Tyndal House recently re-released the classic novel, A Voice in the Wind by Francine Rivers. Originally released in 1993, A Voice in the Wind has undergone many changes in the last twenty years. Nonetheless, the message and true-to-life characters remain the same. A Voice in the Wind is the first book in the Mark of the Lion trilogy.
A Voice in the Wind is a sweeping story of a young Christian slave girl, Hadassah. The story takes us from her childhood through her adult years. We also follow the lives of important people in her life. The real story is in how she lives her faith in first century Rome. At that time, Christians were routinely fed to lions as they were seen as a threat to the Emperor. The other characters include a German warrior, Atretes, who is captured and turned into a slave-gladiator; Julia, Hadassha’s immediate owner; Marcus, Julia’s brother; and Phoebe and Decimus, Julia and Marcus’s parents. All of these characters make choices based on their values system and Hadassah moves about them all as the most enslaved, yet the most free because of her faith. Not a single character fails to miss her peace, grace, and personal sense of freedom, despite being enslaved to her masters. The climax of the story occurs when Hadassah must live out her faith in the most real way possible.

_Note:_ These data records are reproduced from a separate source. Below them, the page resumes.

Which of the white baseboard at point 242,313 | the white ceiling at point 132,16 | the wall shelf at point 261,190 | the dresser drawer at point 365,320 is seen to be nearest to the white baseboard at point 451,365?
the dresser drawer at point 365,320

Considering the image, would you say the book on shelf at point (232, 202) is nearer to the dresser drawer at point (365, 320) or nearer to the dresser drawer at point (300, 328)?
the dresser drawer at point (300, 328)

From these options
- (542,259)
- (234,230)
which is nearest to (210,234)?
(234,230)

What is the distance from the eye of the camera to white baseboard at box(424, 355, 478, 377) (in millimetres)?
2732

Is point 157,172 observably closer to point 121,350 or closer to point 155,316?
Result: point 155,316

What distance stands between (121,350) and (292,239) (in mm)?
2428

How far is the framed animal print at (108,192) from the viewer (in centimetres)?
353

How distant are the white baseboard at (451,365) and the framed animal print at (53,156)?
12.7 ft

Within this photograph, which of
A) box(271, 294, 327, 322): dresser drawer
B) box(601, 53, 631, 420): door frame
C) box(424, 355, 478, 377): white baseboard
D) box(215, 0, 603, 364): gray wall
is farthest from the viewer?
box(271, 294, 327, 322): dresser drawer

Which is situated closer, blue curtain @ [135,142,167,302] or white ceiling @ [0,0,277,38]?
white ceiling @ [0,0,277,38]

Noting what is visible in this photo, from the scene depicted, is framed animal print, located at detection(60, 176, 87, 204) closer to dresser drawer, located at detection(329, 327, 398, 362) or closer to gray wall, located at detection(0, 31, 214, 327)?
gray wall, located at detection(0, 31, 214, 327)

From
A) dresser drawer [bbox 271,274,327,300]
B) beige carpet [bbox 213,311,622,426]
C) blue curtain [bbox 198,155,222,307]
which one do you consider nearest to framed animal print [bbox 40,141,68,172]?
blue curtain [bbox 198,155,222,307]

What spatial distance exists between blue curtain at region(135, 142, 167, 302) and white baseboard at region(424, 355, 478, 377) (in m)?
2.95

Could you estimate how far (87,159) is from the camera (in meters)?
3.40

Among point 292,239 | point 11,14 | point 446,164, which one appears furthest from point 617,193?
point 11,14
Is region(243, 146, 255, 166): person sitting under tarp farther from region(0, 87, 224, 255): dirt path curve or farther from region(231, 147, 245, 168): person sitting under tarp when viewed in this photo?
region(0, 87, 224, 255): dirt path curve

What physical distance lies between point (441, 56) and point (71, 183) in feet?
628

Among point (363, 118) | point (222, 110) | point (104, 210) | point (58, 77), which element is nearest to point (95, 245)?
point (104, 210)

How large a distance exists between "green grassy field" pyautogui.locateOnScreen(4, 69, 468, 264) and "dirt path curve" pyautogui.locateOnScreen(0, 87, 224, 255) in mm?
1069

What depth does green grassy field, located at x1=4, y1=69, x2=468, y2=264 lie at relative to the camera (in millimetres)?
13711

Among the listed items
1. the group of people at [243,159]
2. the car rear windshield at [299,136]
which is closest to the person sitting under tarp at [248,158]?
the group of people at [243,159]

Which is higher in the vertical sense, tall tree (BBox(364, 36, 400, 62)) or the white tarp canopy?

Though I couldn’t seem to put the book down, A Voice in the Wind was a very difficult read for me. It is incredibly well written with a perfect balance of necessary description and dialogue to move the plot along. Yet, the gladiator scenes were outright gory. I struggled reading through them. Yet, I’m a pretty G-rated mom right now! I’m sure to more worldly readers this won’t be a problem. Even though the story was set in the first century, and originally written twenty years ago, there were so many obvious parallels to today’s society. As George Santayana said, “Those who cannot remember the past are condemned to repeat it.” It would seem that Francine Rivers is making that claim in this novel. I caution you, however. In the beginning, Rivers is setting up the entire story and many characters are introduced. Reading becomes confusing and somewhat tedious, but leveled out for me about page 90. After that I was engrossed and couldn’t put down the story.
I think my heart needs a break before I choose to read the next in the series (“An Echo in the Darkness“). I recommend this book for the wonderful story, as well as the lessons it imparts. A Voice in the Wind is available at Amazon for $10.87 paperback and $8.63 Kindle.